Balzer et al. summarise the long debate about the standard view on this issue as follows: "First, all criteria of observability proposed up to now are vulnerable to serious objections. Second, these criteria would not contribute to our task because in all advanced theories there will be no observational concepts at all — at least if we take `observational´ in the more philosophical sense of not involving any theory. Third, it can be shown that none of the concepts of an advanced theory can be defined in terms of observational concepts" (1987: 48). Not only can you not verify a theory by empirical observation, but you cannot even be certain about falsifying a theory. A theory is not validated by "observations" but by other theories (observational theories). Because of this reference to other theories, in fact a nested structure, the theory-ladenness of each observation has negative consequences for the completeness and self-sufficiency of scientific theories (cf. Carrier 1994: 1-19). These problems apply equally to simulations, which are just theories in process.

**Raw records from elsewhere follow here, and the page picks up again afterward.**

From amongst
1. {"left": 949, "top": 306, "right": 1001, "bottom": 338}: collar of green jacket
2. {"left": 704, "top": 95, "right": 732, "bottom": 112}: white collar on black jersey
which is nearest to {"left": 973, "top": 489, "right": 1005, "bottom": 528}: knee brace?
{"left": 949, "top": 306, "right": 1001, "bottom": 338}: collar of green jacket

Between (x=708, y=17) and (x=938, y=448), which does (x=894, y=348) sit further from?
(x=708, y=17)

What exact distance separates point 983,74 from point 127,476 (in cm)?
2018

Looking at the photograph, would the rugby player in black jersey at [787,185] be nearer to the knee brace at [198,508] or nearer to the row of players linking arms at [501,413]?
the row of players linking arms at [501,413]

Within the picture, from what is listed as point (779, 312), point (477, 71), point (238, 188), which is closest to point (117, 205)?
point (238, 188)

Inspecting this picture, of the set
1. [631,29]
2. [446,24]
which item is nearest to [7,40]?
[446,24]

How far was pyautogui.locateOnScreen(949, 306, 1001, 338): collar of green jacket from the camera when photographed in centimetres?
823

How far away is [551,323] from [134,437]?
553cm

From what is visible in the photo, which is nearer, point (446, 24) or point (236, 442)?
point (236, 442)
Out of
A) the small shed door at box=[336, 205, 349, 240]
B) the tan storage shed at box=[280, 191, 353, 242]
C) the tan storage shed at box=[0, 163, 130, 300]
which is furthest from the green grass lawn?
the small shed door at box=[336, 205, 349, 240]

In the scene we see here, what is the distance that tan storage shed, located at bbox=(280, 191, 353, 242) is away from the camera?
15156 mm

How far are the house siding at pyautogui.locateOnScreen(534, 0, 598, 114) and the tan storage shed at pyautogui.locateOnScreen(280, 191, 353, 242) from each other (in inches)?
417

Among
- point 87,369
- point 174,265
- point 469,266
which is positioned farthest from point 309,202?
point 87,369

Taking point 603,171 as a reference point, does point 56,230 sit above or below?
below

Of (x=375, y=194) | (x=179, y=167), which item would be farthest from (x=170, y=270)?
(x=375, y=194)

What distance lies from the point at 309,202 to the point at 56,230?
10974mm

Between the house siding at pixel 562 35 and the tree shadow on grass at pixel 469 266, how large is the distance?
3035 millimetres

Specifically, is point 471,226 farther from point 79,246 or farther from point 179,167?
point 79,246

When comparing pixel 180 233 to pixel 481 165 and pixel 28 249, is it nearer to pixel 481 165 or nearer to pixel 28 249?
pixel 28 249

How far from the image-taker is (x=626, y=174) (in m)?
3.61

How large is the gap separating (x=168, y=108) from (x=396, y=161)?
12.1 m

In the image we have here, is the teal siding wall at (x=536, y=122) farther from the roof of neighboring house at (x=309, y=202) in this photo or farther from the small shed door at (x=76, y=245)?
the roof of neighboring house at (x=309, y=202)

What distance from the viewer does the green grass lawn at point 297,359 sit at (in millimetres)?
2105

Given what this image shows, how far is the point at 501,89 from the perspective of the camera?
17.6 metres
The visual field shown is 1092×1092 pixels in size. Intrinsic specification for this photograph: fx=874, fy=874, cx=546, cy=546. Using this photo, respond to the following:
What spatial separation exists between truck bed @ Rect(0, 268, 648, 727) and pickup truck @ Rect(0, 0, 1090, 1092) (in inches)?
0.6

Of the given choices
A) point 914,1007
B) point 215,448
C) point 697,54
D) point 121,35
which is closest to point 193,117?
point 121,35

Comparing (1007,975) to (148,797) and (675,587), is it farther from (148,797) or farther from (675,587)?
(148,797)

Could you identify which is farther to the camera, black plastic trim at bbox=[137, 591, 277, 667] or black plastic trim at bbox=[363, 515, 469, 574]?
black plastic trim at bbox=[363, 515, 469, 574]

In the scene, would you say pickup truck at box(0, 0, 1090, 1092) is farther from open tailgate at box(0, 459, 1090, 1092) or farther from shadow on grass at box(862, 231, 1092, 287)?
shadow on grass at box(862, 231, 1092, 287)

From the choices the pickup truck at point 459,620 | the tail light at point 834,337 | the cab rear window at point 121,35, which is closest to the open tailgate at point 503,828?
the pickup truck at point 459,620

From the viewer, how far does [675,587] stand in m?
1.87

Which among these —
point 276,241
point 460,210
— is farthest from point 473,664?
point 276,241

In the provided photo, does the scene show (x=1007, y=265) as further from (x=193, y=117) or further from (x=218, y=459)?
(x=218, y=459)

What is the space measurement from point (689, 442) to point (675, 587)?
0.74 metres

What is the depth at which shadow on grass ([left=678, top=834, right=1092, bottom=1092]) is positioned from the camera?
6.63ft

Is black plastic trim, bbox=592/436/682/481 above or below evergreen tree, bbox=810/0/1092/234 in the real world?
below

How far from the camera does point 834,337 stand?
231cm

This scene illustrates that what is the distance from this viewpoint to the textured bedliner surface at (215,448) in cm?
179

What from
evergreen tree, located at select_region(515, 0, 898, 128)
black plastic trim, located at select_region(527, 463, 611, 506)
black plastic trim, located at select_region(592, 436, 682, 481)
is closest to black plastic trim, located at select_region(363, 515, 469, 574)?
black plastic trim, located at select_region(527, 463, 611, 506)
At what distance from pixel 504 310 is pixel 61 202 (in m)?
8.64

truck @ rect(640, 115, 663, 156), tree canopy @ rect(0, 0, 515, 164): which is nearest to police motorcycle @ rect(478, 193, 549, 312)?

We can give examples of these difficulties in the area of social simulation. To compare Axelrod´s The evolution of cooperation (Axelrod 1984) and all the subsequent work on iterated prisoners´ dilemmas with the 'real world', we would need to observe 'real' IPDs, but this cannot be done in a theory-neutral way. The same problems arise with the growing body of work on opinion dynamics (e.g. Deffuant, Neau, Amblard and Weisbuch 2000; Ben-Naim, Krapivsky and Redner 2003; Weisbuch 2004). The latter starts with some simple assumptions about how agents' opinions affect the opinions of other agents and shows under which circumstances the result is a consensus, polarisation or fragmentation. However, how could these results be validated against observations without involving again a considerable amount of theory?

Important features of the target might not be observable at all. We cannot, for example, observe learning. We can just use some indicators to measure the consequences of learning and assume that learning has taken place. In science simulations, the lack of observability of significant features is one of the prime motivations for carrying out a simulation in the first place.

There are also more technical problems. Validity tests should be "exercised over a full range of inputs and the outputs are observed for correctness" (Cole 2000: 23). However, the possibility of such testing is rejected: "real life systems have too many inputs, resulting in a combinatorial explosion of test cases". Therefore, simulations have "too many inputs/outputs to be able to test strictly" (ibid).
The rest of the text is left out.